**DETALLES DEL PROBLEMA:**
Convierte en una tabla Markdown el tramo de los registros que empieza con la línea que contiene "How far is point" y termina con la que contiene "3. point 30,83", ambas incluidas. Usa las columnas «Número» y «Línea del registro», numera cada fila y deja fuera las líneas en blanco.

**FILAS DE DATOS:**
= = =
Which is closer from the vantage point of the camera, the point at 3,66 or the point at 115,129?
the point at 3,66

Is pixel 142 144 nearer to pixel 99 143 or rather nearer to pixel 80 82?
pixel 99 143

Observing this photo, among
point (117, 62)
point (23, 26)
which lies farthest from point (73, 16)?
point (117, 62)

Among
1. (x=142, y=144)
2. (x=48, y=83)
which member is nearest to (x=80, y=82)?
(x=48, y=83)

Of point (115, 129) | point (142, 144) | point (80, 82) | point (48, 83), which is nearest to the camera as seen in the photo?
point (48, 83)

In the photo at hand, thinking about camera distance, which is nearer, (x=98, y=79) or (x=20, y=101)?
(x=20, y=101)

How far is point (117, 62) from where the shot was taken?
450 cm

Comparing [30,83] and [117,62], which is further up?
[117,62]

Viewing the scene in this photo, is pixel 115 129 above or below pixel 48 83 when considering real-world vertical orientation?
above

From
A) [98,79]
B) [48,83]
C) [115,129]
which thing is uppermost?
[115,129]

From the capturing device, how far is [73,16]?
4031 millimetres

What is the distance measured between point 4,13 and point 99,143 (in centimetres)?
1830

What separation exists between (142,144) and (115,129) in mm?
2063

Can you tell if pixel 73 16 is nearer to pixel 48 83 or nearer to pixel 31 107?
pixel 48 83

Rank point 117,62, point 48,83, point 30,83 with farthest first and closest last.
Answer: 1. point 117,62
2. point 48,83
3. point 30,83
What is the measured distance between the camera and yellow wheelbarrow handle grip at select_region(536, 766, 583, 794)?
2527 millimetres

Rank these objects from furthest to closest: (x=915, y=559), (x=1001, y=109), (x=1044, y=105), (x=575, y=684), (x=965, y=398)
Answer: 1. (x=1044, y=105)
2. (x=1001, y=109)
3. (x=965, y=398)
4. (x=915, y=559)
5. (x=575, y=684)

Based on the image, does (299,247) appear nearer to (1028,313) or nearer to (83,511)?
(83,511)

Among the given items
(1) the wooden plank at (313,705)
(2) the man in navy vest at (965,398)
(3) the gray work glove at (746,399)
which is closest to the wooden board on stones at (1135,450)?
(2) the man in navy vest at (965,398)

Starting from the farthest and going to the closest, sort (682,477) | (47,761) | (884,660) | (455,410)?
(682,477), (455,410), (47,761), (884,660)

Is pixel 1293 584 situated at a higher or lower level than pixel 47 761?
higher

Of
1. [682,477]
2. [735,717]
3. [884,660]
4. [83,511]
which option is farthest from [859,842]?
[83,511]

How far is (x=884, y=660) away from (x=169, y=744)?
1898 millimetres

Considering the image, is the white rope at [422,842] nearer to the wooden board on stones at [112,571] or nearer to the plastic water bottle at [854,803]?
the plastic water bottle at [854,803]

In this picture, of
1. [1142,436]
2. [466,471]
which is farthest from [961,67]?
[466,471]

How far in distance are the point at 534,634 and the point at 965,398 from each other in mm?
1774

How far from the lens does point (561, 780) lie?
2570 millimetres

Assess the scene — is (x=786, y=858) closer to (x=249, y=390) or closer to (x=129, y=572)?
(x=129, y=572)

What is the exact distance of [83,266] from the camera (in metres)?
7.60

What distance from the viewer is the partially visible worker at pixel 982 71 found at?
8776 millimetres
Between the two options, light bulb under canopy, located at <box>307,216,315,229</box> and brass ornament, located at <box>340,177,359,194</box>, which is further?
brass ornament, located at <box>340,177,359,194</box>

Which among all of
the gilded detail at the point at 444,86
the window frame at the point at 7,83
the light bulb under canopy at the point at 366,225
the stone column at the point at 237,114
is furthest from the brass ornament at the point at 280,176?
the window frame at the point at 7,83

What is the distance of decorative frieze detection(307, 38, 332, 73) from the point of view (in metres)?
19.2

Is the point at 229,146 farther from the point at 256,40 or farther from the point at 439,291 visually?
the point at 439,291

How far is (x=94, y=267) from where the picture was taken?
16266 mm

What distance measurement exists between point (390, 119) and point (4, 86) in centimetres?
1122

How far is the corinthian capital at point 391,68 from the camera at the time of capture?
= = =
**RESPUESTA COMPLETA:**
| Número | Línea del registro |
|---|---|
| 1 | How far is point (117, 62) from where the shot was taken? |
| 2 | 450 cm |
| 3 | Comparing [30,83] and [117,62], which is further up? |
| 4 | [117,62] |
| 5 | Viewing the scene in this photo, is pixel 115 129 above or below pixel 48 83 when considering real-world vertical orientation? |
| 6 | above |
| 7 | From |
| 8 | A) [98,79] |
| 9 | B) [48,83] |
| 10 | C) [115,129] |
| 11 | which thing is uppermost? |
| 12 | [115,129] |
| 13 | From the capturing device, how far is [73,16]? |
| 14 | 4031 millimetres |
| 15 | What is the distance measured between point 4,13 and point 99,143 (in centimetres)? |
| 16 | 1830 |
| 17 | What separation exists between (142,144) and (115,129) in mm? |
| 18 | 2063 |
| 19 | Can you tell if pixel 73 16 is nearer to pixel 48 83 or nearer to pixel 31 107? |
| 20 | pixel 48 83 |
| 21 | Rank point 117,62, point 48,83, point 30,83 with farthest first and closest last. |
| 22 | Answer: 1. point 117,62 |
| 23 | 2. point 48,83 |
| 24 | 3. point 30,83 |